Usure - La Dépouille

*Vous voyez ce vieux, ce très vieux pull ? oui, celui-là, là-haut sur la photo*… — *Quoi ! ça ? Vous tenez vraiment à parler de cette guenille ?* — *Et bien*… (Bouche vaguement pincée de la Sole, léger soupir) [au fait, avez-vous déjà surpris un soupir de Sole ? Non ? C’est le moment, alors, de tendre attentivement l’oreille………… là, voilà… avez-vous perçu ce souffle impondérable qui s’étire longuement, doucement, avant de s'échapper – *°* – dans une bulle infinitésimale ?] […]* et bien, ……°……° °…°* La Sole s’est tue ; elle est un peu fatiguée. Ce qu’elle aurait voulu dire, c’est : « Regardez comme ce pull hors d’âge est admirable – un *patriarche* déglingué et magnifique, voilà ce qu’il est – la conclusion héroïque d’une patiente et discrète transformation». Elle aurait aussi aimé décrire le lent processus à l’œuvre – l’encolure qui commence à bâiller avec indolence, en une charmante lassitude ; puis la maille souple et moelleuse qui s’abandonne à une confortable forme d’avachissement ; la fibre ensuite, de plus en plus déliée, de plus en plus clairsemée au point d’offrir ces dentelles impondérables, ces transparences fragiles de conte de fée ; jusqu’à la déchirure finale, béance tragique, grotesque, échevelée, irrémédiable. Pourtant la Sole se tait.
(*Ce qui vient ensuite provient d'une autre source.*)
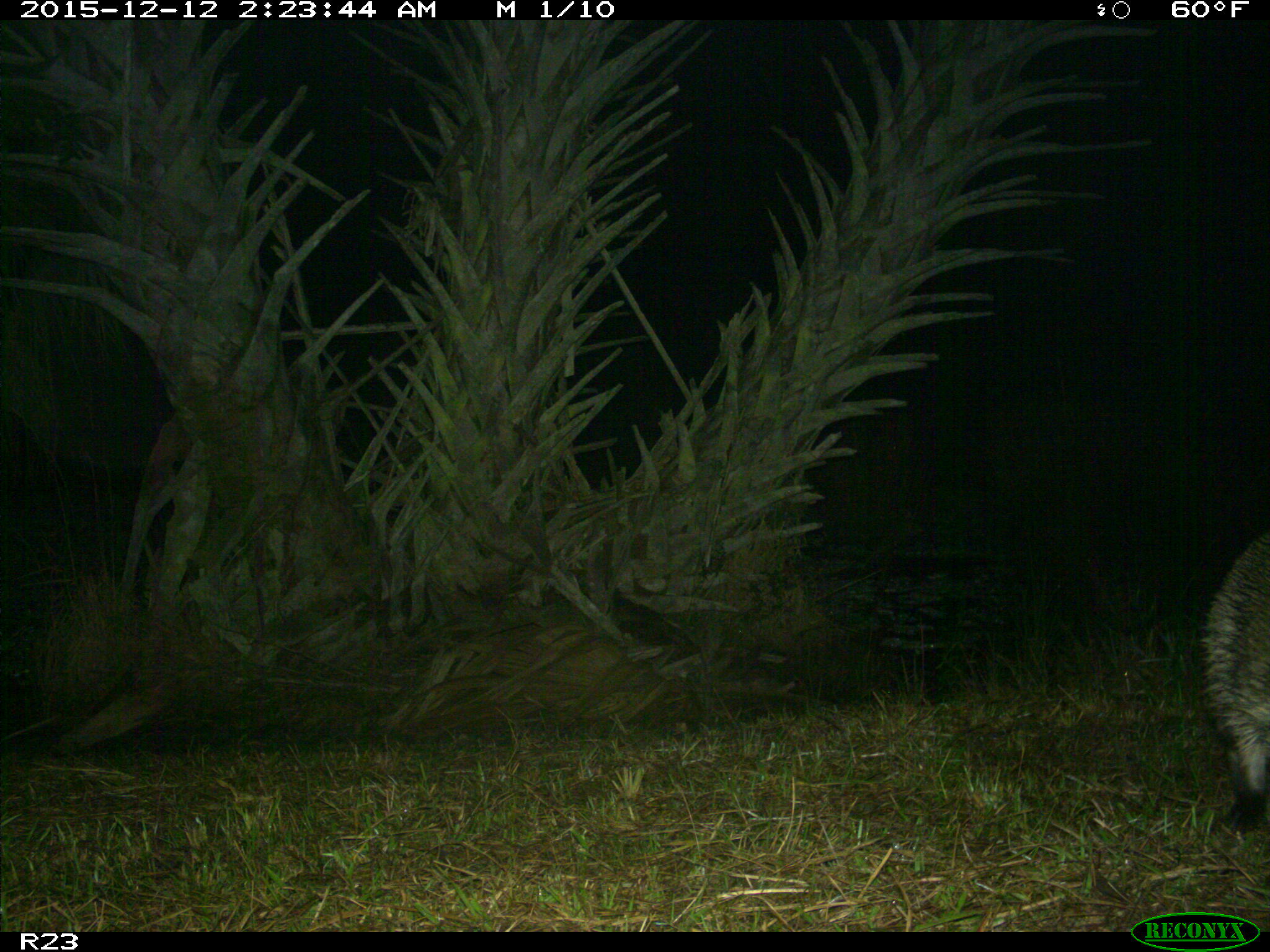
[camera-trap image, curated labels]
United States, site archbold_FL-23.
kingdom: Animalia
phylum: Chordata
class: Mammalia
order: Artiodactyla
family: Suidae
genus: Sus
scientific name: Sus scrofa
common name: wild boar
Sus scrofa (wild boar).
Il lui prend l’envie, là, tout de suite, de jouer avec l’ombre chapeau pointu d’un toit, qui elle-même joue avec un réseau de griffures et de sillons, inscriptions contradictoires à la surface du champ nu au pied de l’atelier, énigmatiques écritures agrestes à déchiffrer. Avec un tortillement charmant de la queue, elle se drape dans la dépouille, ouvre la fenêtre et s’envole.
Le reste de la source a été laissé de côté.